Cole Henry Is Flashing a FIP You Can't Ignore — But Keep Your Eyes Open

Cole Henry has a 1.19 FIP over the last seven days. That number deserves your attention, even if the ERA doesn't.

The surface results have been messy — a 5.74 ERA over 4.7 IP in the last seven days, including what CBS Sports described as a meltdown against the Phillies. But underneath the runs allowed, the underlying skill profile tells a different story. When ERA and FIP diverge this dramatically, you watch the FIP. Henry's is elite right now.

What the Rolling Windows Are Telling You

Zoom out and the picture sharpens. Over the last 30 days, Henry carries a 3.38 ERA, a 2.10 FIP, and an 11.25 K/9 across 8 IP. The 14-day window shows a 3.86 ERA and a 2.10 FIP with 10.29 K/9. Now look at the last seven days: K/9 has jumped to 11.49, and that FIP has compressed all the way down to 1.19.

The strikeout trajectory is the thread worth pulling. His K rate has climbed from 27.8% over the last 30 days to 31.6% over the last seven. That's not noise — that's a pitcher finding something, or opponents struggling to adjust. Early signs suggest the swing-and-miss is trending in the right direction at the right time.

The Skills Case

A 31.6% strikeout rate at the major league level is legitimate. Combined with a FIP under 1.50, this is the profile of a pitcher who is missing bats and limiting hard contact in ways the box score isn't fully reflecting. The ERA will stabilize toward the FIP over time, not the other way around. That's not optimism — that's how the numbers work.

The sample is small. At 8 IP over 30 days, Henry hasn't proven anything at scale yet. The honest framing here is that this could be emerging as a real fantasy asset, not that it already has.

Ownership Window Is Wide Open

Henry sits at 0.2% roster rate with zero movement over the last seven days. Nobody is adding him. That's the opportunity. When a pitcher is showing a sub-1.20 FIP and a rising strikeout rate, and the fantasy community hasn't noticed, that's exactly when WaiverScout flags the signal.

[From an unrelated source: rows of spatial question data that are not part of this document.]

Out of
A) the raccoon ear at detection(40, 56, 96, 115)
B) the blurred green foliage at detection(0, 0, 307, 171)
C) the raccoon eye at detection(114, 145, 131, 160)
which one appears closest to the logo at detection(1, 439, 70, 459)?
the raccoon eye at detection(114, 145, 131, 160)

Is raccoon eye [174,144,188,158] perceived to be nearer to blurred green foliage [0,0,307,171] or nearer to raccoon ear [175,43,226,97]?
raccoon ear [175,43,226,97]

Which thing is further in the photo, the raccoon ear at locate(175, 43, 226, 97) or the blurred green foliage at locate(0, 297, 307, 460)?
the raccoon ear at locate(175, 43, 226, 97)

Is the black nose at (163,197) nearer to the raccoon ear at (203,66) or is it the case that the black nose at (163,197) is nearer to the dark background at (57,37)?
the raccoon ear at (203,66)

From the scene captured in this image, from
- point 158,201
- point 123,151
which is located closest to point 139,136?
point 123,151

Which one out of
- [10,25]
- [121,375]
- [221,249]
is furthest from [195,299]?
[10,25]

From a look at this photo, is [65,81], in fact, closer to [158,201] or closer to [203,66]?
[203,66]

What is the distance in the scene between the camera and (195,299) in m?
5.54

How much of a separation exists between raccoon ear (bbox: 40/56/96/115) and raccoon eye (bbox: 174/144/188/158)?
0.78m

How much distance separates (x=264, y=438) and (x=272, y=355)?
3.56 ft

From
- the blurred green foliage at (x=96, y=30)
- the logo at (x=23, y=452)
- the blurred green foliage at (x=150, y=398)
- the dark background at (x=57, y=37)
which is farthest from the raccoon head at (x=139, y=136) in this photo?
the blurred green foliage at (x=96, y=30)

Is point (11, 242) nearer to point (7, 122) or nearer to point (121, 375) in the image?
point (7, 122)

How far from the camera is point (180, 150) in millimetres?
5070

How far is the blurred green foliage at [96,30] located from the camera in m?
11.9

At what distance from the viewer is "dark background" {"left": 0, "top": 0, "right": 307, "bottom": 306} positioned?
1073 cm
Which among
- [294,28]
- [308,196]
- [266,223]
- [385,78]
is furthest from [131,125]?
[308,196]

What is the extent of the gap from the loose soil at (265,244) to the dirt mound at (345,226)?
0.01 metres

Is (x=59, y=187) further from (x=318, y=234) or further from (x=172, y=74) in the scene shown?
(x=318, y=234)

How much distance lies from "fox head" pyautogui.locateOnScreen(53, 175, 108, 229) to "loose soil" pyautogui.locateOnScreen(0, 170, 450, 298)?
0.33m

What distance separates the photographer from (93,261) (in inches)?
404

Worth noting: WaiverScout classified Henry as deprioritize on April 1st, when ownership sat at that same 0.2%. The underlying skills have strengthened since then — particularly the K rate acceleration — which is why the classification has shifted to Watch. The signal is moving in the right direction.

For context on what a developed version of this profile looks like, consider pitchers like Joe Ryan — a similarly strikeout-oriented arm who rewarded early adopters before the broader market caught on.

Verdict: Watch

Cole Henry is not a must-add today. The sample is too thin and the ERA creates legitimate noise. But a 1.19 FIP, a 31.6% K rate, and 0.2% ownership is a combination worth monitoring closely. Add him in deeper leagues now. In standard leagues, put him on your watchlist and check back after his next start. If the strikeouts hold, the window to add him cheap will close fast.